本演習の課題:
A – 下のリストについて、「I'm trying to locate the hats in the scan below.」を含む行から始めて「[84,60,444,709]」を含む行で終わる範囲を、空行を除き、「番号」と「内容」の2列のMarkdown表として出力してもらえますか？
B – 下にある、劇団と会社の一年を振り返る文章の続きを、最後の文のあとから書いてもらえますか？

本文抜粋:

····················

思えば一つの時代が終わり、新しい時代が始まった年でしたね。
ですが、正直なところ、時代の終わりや始まりといったニュース的な出来事よりも、
なんてことないふつうの毎日を送れることが素敵なことなんだということを、
今までよりも強く感じた一年となりました。
仲間やお世話になった方々のなかには、とても大変な出来事に向き合う人もいました。
そうした人たちに、自分が出来ることなんてそもそも無いんですが、
それでも、何かしら力になれることはないだろうか…
と考える時間が多かったように思います。


今年は、劇団も会社も準備に勤しんだ一年でした。
どちらも「2020」とかオリンピックイヤーを意識したことではないのですが、
2000年に旗揚げしたシアターキューブリックは来年が結成20周年、
2年前に社長に就任した会社Nextも、いよいよ大きな変革に挑もうとしています。

····················

リスト一覧:
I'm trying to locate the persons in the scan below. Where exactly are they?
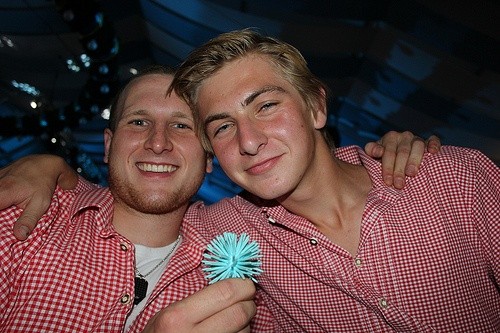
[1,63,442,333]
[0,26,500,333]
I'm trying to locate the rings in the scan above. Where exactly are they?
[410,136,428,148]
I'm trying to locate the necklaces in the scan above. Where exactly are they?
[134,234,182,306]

····················

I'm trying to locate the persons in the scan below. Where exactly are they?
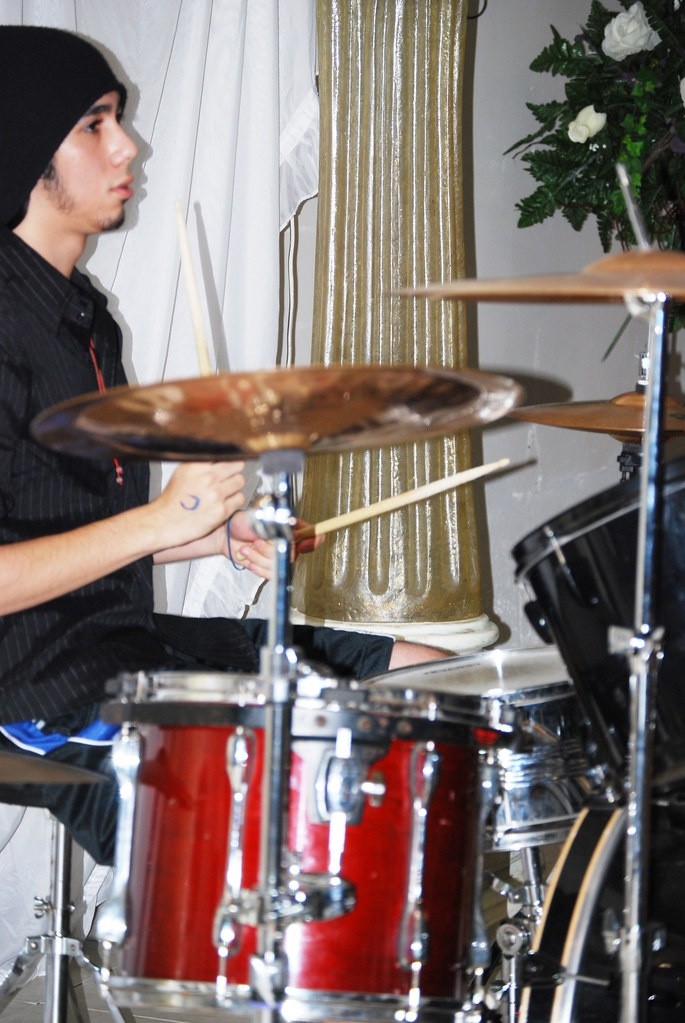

····················

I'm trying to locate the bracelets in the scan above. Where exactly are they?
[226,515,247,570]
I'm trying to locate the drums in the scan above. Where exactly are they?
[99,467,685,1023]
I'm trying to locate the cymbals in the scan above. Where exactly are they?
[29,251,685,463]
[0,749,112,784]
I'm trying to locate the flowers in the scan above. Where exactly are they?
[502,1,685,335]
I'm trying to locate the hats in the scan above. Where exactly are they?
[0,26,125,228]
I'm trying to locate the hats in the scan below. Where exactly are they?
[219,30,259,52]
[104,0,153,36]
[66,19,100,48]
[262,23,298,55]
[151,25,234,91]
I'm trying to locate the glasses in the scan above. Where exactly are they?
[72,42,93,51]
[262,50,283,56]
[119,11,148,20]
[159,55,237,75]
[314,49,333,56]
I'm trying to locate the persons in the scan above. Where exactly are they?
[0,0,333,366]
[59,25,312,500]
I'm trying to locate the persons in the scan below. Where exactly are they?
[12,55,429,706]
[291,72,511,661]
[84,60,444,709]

····················

解答一覧:
A –
| 番号 | 内容 |
|---|---|
| 1 | I'm trying to locate the hats in the scan below. Where exactly are they? |
| 2 | [219,30,259,52] |
| 3 | [104,0,153,36] |
| 4 | [66,19,100,48] |
| 5 | [262,23,298,55] |
| 6 | [151,25,234,91] |
| 7 | I'm trying to locate the glasses in the scan above. Where exactly are they? |
| 8 | [72,42,93,51] |
| 9 | [262,50,283,56] |
| 10 | [119,11,148,20] |
| 11 | [159,55,237,75] |
| 12 | [314,49,333,56] |
| 13 | I'm trying to locate the persons in the scan above. Where exactly are they? |
| 14 | [0,0,333,366] |
| 15 | [59,25,312,500] |
| 16 | I'm trying to locate the persons in the scan below. Where exactly are they? |
| 17 | [12,55,429,706] |
| 18 | [291,72,511,661] |
| 19 | [84,60,444,709] |

B –
どちらも、まだリリースできないことがたくさんあって、
具体的に何を指すのかまではお伝えできないのが歯がゆいかぎりですが、
「魂は細部に宿る」ことを信じ、そして再確認する作業の繰り返しだったように感じます。
来年はそれらプロジェクトの実行段階となり、相当慌ただしい一年になりそうですが、
細部に宿すことをくれぐれも見失わず、
不器用なこの生き方を貫いてまいりたいと思います。


今年も一年どうもありがとうございました。
皆様、良いお年をお迎えください。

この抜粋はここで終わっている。